Cosine similarity is not a measure of (the strenght of) linear association like Pearson r is, it is a measure of proportional association which is a narrower definition. The difference is in centration: r is cosine for centered data.
Cosine similarity is a measure of proportionality: if points of a bivariate data cloud lie on a straight line coming from the coordinates origin then cosine similarity is maximal, $cos_{xy}=1$. If that straight line of points does not come through the origin or if the points deviate from lying on a straight line then $cos_{xy}$ gets smaller.

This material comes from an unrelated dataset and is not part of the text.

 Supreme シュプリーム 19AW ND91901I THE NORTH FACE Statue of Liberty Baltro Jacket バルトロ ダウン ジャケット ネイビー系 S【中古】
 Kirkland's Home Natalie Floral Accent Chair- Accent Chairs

Because Pearson $r$ is $cos$ of the cloud centered by both axes a straight line of points would always pierce the origin, and therefore for $r$ only deviations from points' lying on the straight line can decrease the coefficient: correlation is the extent of linearity. When $cos$ is $1$ $r$ is also $1$ and full linearity is observed, however if $r$ is $1$ $cos$ is not necessarily $1$: full linearity is not enough for $cos$ to be max. $cos$ is anchored by an "external" point, the origin, $r$ is anchored only to the data cloud itself as represented by its mean.

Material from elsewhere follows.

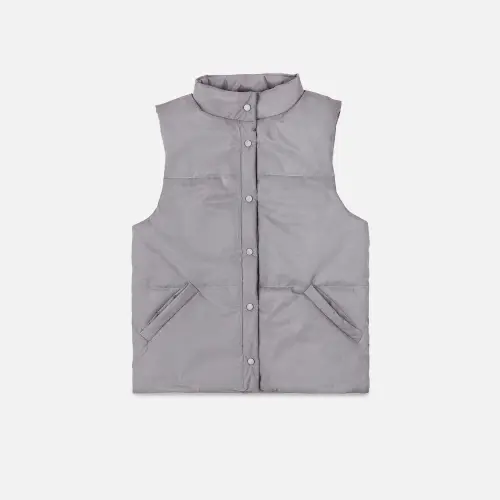 Жилетка Tassha Yu Puff Baby Vest Silver 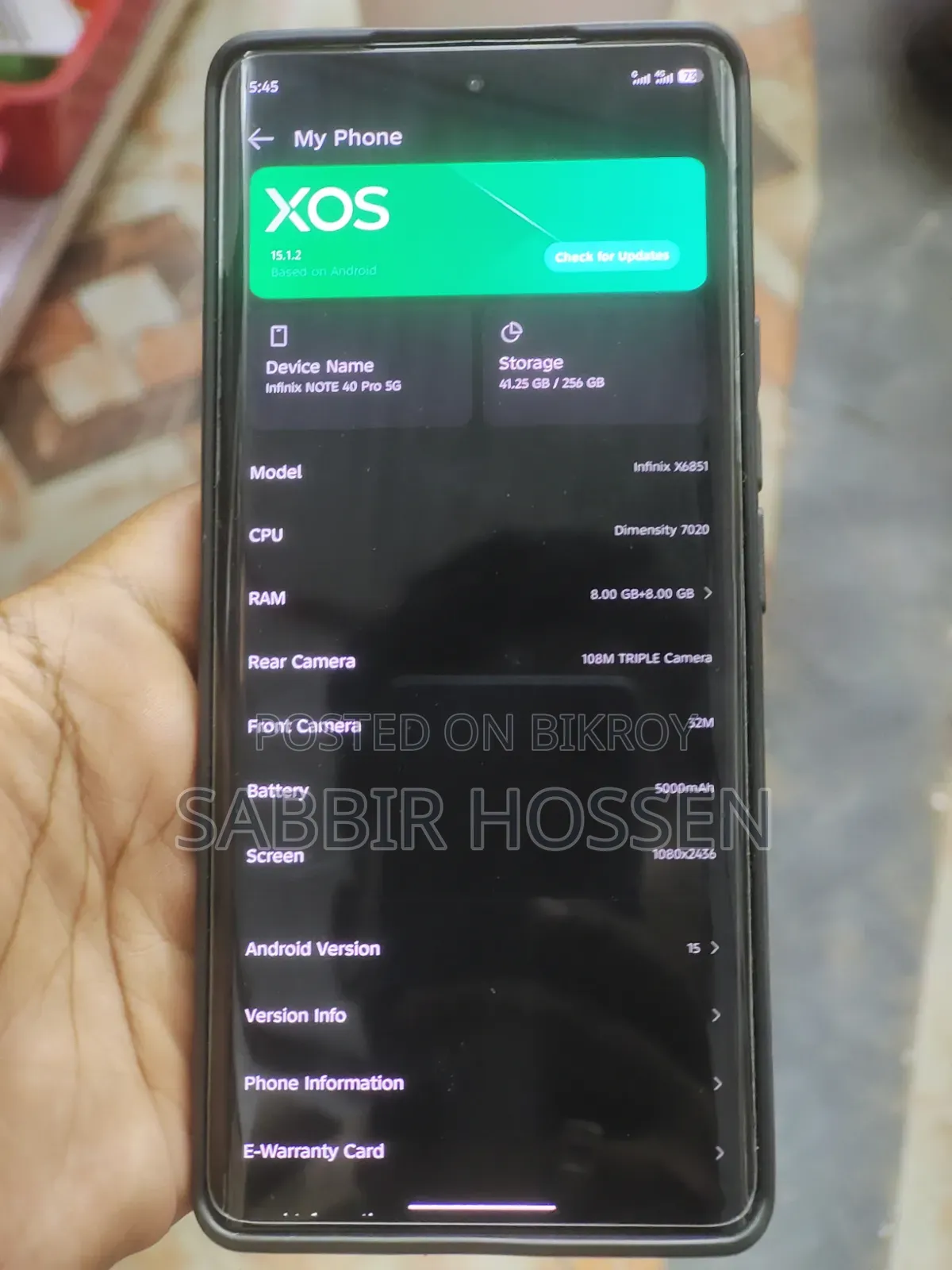 Infinix Note 40 Pro 5G 256 GB Silver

From regressional standpoint, both $r$ and $cos$ are the $R_{regr}=\sqrt{(1-SS_{resid}/SS_{tot})}$, but $cos$ is about regression w/o intercept, i.e. with the regression line forced to come through the origin and $SS_{tot}$ are deviations from Y=0, not from Y=mean.
$Cos$ and $r$ are, respectively, the scalar product and the covariance, from which the coefficient's sensitivity to the variables' scale or magnitude has been removed.
So, cosine similarity and Pearson r aren't things to mix up in the question "what do they measure", as are covariance and Pearson r, too.
As for distance correlation, the idea behind it is different from both cosine or r. It captures the notion of generalized association - linear, nonlinear, curvilinear, and the notion is from the viewpoint of stochastic independence. With normal bivariate population zero Pearson r tells of the stochastic independence. Distance correlation generalizes to any distribution, and it does not center the data to its mean (because, at the "double centering" operation, euclidean distances are taken not squared).